Sumit Singhal loves modern architecture. He comes from a family of builders who have built more than 20 projects in the last ten years near Delhi in India. He has recently started writing about the architectural projects that catch his imagination.
Suitable Farmhouse in Chungnam, South Korea by OfAA – Office For Appropriate Architecture
April 12th, 2016 by Sumit Singhal
Article source: OfAA– Office For Appropriate Architecture
‘Suitable Farmhouse’ is a villa for a mid 40 year old couple who decided to return to their hometown to live with their 80 year-old mother. The villa is intended to provide two individual households under one roof because each party has been upholding their own lifestyles for a long time. Two main private spaces are designed as two independent studios and they are located in opposite corners of the house. The mother has an active lifestyle, where she frequently comes and goes, while the couple is more introverted and reclusive, preferring to stay home, cook, and watch movies. The mother enjoys spending the majority of her time tending to the garden, while the couple enjoys inviting guests with whom to cook and entertain. These two varying sets of influence help to shape the design of this farmhouse.
To address their different lifestyles, the mother’s main space is located near the entrance, so that she can access the outdoors without disrupting the solitude of the couple. The couple’s primary space is located more privately on the inner side of the villa. Common spaces which connect the two households, are enveloped by a slim flat roof which conjointly ties the two together making the villa both geometrically and spatially complete.
The client required a maximum 100m2 villa in order to get a financial support from their government, so the villa itself is designed as a compact and succinct house. The first strategy employed to achieve this is to create distinct zones for ‘service’ and ‘served.’ Service spaces directly serve the living plane: living/dining room and bed room. Thus, the service distances become short and convenient.
By observing the client’s previous house and lifestyle, the architect found that this family lacked a comfortable environment, and adequate storage to make their home suitable. Therefore, this farmhouse incorporates both passive heating and cooling strategies, as well as generous storage into its design. Storage shelves, and other fixed-furniture are designed and integrated as part of the architecture. A small sunroom, a ‘warm roof’ and double-layered folding glass doors are incorporated in order to make this dwelling energy efficient and climatically comfortable for its inhabitants.

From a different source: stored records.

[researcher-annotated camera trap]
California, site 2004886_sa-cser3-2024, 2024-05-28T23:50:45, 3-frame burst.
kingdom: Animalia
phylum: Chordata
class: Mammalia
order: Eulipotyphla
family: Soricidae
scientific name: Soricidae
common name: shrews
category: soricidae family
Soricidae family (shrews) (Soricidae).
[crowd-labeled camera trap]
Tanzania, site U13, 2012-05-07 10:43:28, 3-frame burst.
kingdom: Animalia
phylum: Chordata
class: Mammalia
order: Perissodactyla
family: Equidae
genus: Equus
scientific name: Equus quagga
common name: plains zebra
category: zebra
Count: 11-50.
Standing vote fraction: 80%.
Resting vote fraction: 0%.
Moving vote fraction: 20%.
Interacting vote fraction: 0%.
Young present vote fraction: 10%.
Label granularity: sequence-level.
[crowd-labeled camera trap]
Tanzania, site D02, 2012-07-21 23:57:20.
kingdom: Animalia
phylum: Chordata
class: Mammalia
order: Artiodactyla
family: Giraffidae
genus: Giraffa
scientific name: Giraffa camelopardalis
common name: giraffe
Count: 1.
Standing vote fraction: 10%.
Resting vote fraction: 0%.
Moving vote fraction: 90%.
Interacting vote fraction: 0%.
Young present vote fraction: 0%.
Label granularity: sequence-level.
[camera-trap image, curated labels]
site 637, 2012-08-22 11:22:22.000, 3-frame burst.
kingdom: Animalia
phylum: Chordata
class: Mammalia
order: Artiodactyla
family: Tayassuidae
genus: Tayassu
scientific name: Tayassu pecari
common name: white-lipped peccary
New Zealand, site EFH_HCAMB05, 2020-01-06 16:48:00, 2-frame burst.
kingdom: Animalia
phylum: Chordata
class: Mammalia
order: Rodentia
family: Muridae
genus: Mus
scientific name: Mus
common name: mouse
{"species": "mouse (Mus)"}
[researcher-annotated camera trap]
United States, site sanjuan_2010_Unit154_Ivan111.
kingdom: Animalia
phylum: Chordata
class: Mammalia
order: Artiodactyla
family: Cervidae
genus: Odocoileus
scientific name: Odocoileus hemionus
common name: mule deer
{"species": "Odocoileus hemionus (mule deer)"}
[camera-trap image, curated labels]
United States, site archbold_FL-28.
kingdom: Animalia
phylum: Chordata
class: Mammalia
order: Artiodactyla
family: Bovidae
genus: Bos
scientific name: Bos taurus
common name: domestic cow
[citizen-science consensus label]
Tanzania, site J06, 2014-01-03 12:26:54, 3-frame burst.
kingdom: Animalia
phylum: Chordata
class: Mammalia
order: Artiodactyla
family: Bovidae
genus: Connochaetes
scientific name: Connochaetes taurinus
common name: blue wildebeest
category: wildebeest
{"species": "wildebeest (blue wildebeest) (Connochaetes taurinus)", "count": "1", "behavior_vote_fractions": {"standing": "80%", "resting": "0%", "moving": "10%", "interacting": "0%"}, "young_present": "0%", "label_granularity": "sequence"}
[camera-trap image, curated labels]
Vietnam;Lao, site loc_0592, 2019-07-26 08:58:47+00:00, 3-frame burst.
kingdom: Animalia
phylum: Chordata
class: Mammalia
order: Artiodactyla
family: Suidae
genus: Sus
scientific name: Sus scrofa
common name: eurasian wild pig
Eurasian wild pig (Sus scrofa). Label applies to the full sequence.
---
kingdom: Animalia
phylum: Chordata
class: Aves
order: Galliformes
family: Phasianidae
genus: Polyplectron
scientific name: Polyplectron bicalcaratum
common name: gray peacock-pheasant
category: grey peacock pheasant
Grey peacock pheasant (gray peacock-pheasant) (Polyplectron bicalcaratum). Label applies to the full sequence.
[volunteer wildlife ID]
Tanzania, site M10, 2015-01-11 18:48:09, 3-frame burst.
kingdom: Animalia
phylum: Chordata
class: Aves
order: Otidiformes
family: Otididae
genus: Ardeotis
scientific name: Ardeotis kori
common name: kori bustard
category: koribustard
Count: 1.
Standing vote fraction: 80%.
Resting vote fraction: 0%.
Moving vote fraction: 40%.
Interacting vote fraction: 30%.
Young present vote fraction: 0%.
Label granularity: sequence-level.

A major challenge was to design useable outdoor spaces. Because of the compact size of the villa, 100m2, the residual site is almost 18 times the size of the home. The villa sits in the middle of the south-north oriented site, so the villa spatially divides the site into three distinct parts. Each piece naturally has its own unique character so the site design follows suit. Upon arriving at the site, the first impression of the villa is a garden of lush green vegetables. The mother loves to grow all kinds of vegetables, and the fresh greens go directly from the garden to their daily dining table. Behind the vegetable garden, a small space welcomes people before entering the main villa, which is referred to as the Entrance Garden. This is a flexible space the family can use for various events and activities. On the other side of villa, the scenery changes completely. A very modern garden with green grass and colorful flowers which grow naturally on the site are preserved. A panoramic window is designed to fit seemly to the picturesque view from the dining table. Despite the proportionally large site, all the outdoor spaces contribute to this project’s character by bringing nature closer to the family.
Another challenging aspect was maximizing flexibility for the villa. Unlike city houses, a farmhouse needs plenty of space for the harvesting and processing of its produce seasonally. Thus, the villa was designed to have many expandable spaces according to occasional demands. For instance, the main kitchen inside the villa is compact, but a spacious utility room and outdoor facilities serve as a second kitchen. Following the logic of farming’s seasonal demands, the house also has occasional demands. As the family enjoys entertaining and cooking with friends and family, there is flexibility within the house’s social spaces as well. In addition, the garage was designed as a multifunctional social space by integrating parking with storage, loft and sub-kitchen. Advantageously, many kinds of events can take place in the combined garage and Entrance Garden because the multipurpose garage creates a spacious enclosed area both inside and outside. Naturally, this family loves to invite friends and family to BBQs, parties, and to make Kimchi together with all their neighbors.